Applying the above supreme court principles to the instant case, we conclude that Billups' dual convictions and sentences do not violate the constitutional guarantee against double jeopardy. Review of the statutory elements of the two offenses reveals that each offense requires proof of an element the other does not. Uttering a forgery requires proof that the defendant utter and publish as true a false or forged instrument. Theft requires proof the defendant knowingly obtained or endeavored to obtain property of some value. An individual can utter a forged instrument without any intent to deprive a person of property or money — the intent may simply be to injure that person.See Parker v. State, 658 So.2d 1105 (Fla. 3d DCA 1995)(finding defendant attorney guilty of uttering a forgery, even though he did not intend to defraud his client of money or property by forging signatures of two circuit court judges on fictitious court orders, for he intended to "injure" his client by deceiving the client into believing the client's maritime personal injury action was still pending, in order to prevent the client from asserting the legal right to sue for legal malpractice for allowing the client's case to be dismissed for lack of prosecution), review denied, 667 So.2d 775 (Fla. 1996); State v. Escobedo, 404 So.2d 760 (Fla. 3d DCA 1981)(finding defendant guilty of uttering a forgery consisting of false birth certificates where such certificates were made with intent to injure or defraud people who might be induced, upon presentation of such certificates, to issue such benefits as a passport, driver's license, social security number, voter registration card, marriage certificate, or line of credit). Billups' dual convictions and sentences are consonant with double jeopardy principles because the crime of uttering a forged instrument requires proof of an element that the crime of theft does not.

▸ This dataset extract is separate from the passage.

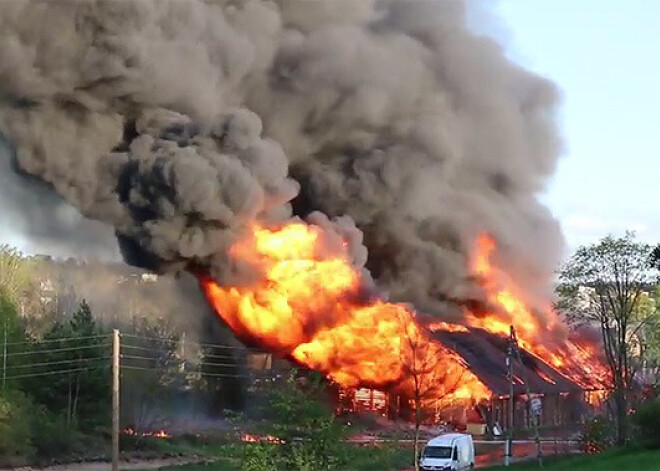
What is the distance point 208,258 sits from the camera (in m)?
51.3

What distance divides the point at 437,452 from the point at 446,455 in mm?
428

Section 831.02, Florida Statutes (1993), provides:
Whoever utters and publishes as true a false, forged or altered record, deed, instrument or other writing mentioned in s. 831.01 knowing the same to be false, altered, forged or counterfeited, with intent to injure or defraud any person, shall be guilty of a felony of the third degree, punishable as provided in s. 775.082, s. 775.083, or s. 775.084.

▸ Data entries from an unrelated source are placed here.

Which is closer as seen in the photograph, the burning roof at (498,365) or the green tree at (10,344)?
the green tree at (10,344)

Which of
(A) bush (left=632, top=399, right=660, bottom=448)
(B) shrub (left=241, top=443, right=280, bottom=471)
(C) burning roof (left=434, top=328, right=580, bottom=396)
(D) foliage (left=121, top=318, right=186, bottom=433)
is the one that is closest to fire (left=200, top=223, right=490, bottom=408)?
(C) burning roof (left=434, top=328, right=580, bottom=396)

Section 812.014(1), Florida Statutes (1993), provides:
A person commits theft if he knowingly obtains or uses, or endeavors to obtain or to use, the property of another with intent to, either temporarily or permanently:
(a) Deprive the other person of a right to the property or a benefit therefrom.
(b) Appropriate the property to his own use or to the use of any person not entitled thereto.
We therefore affirm Billups' judgments and sentences in all respects.
AFFIRMED.
MINER, ALLEN, WEBSTER, MICKLE and PADOVANO, JJ., CONCUR.